Background: Restaurants in this town have elevated brunch to an art form. While tourists partake of breakfast, lunch and dinner, it's the locals who have the most to gain from brunch. Spencer's at the Palm Springs Tennis Club is a welcome addition for those of us who will endure the summer heat.
On a recent Sunday morning, we made reservations that, while recommended, probably weren't needed. We were among the dozen parties enjoying the club-like atmosphere at Spencer's.
Restaurant: When asking for directions, you're told to follow Baristo Road to the mountain. And sure enough, when you can go no farther, valets await you at the turn-around in the cul-de-sac at the tennis club.
The restaurant is to the left as you enter the tennis club. Through the windows and the misters' spray lie the tennis courts, the club's cabanas and pool and the historic view of the mountains.

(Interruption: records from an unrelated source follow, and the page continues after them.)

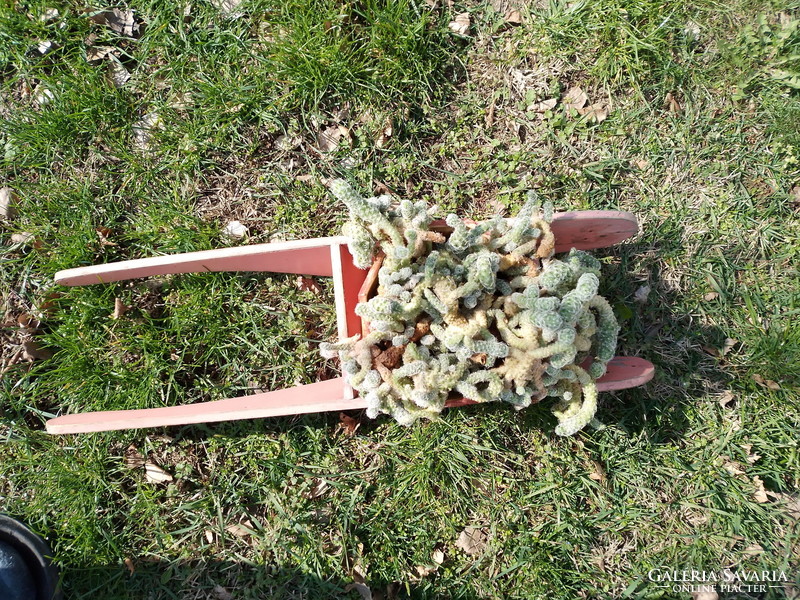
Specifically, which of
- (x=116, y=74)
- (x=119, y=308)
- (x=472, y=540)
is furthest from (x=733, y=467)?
(x=116, y=74)

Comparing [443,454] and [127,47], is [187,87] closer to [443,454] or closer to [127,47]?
[127,47]

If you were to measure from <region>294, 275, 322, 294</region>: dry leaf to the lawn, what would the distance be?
0.7 inches

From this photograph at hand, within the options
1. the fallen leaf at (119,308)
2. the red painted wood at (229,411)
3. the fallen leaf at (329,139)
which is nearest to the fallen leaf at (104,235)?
the fallen leaf at (119,308)

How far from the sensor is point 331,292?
2191 millimetres

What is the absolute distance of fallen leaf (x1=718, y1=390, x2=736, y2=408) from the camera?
2.17 metres

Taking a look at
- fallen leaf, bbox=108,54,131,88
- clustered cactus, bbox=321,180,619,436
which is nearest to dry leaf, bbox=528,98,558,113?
clustered cactus, bbox=321,180,619,436

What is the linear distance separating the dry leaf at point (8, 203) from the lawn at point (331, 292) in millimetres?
23

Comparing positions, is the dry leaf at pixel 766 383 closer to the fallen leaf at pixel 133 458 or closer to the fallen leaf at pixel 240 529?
the fallen leaf at pixel 240 529

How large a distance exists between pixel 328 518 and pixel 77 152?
1.75m

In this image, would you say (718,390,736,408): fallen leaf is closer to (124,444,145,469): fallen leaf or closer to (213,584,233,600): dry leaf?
(213,584,233,600): dry leaf

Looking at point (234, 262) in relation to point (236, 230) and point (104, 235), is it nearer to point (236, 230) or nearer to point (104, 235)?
point (236, 230)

The restaurant features an 8-stool bar in the corner of the main dining room.
Two booths and banquets seat 20 with eight tables for four in the center of the room, and another six tables on the patio overlook the tennis courts.
It's a sophisticated yet comfortable room. The tables are well-spaced, the light is good, and you can hear conversation at your table.
Servers were pleasant and clearly knew their regular diners -- all part of the country club atmosphere that spreads through Spencer's.
Menu: The brunch menu offers six breakfast entrees, from eggs Benedict to pancakes; a selection of salads from $7 to $18.50, and three entrees of steak, swordfish and smoked salmon. There are also two sandwiches, including a tempting lobster club, $14.75, and three kinds of burgers.
We started with mimosas, $6.50, the traditional brunch champagne and orange juice combination. The tasty mix was served in tall flutes.
I ordered the grilled swordfish served on an artichoke salad with basil caper sauce, $16.50. The two small grilled white-meat steaks were served on a mélange of chilled chopped tomatoes, quartered artichoke hearts and capers. The swordfish was presented with a small sprig of rosemary sticking up from the steak.
My companion opted for the Asian Chicken Salad, $12.50. The shredded Napa cabbage was tossed with julienne of carrots, snow peas, cucumber and a mango-sesame dressing and topped with strips of crunchy fried wonton.
Fresh, warm bread twists covered in sesame seeds were presented with butter a bit late in the meal, but they were tasty all the same.
We'd lingered over brunch and the time had wandered into the lunch range, so we opted to try a pair of desserts, each $6.50.
The créme brûlée was rich and smooth and came topped with a hefty burnt sugar top. The chocolate cake was served warm with a dollop of whipped cream and two small scoops of vanilla ice cream. Both desserts were sprinkled with fresh raspberries.
Final thoughts: The breakfast menu includes lighter fare from the bakery, omelets and other egg dishes and griddle favorites, including potato pancakes with warm apple compote and sour cream. Dishes range from $5 to $9.
For dinner, you'll find a sophisticated selection of appetizers from Seared Hudson Bay Foie Gras to Tuna Tartar and pastas that include asparagus ravioli and seared rabbit risotto.
The club-like atmosphere and the tempting menu will draw you back to Spencer's for other meals.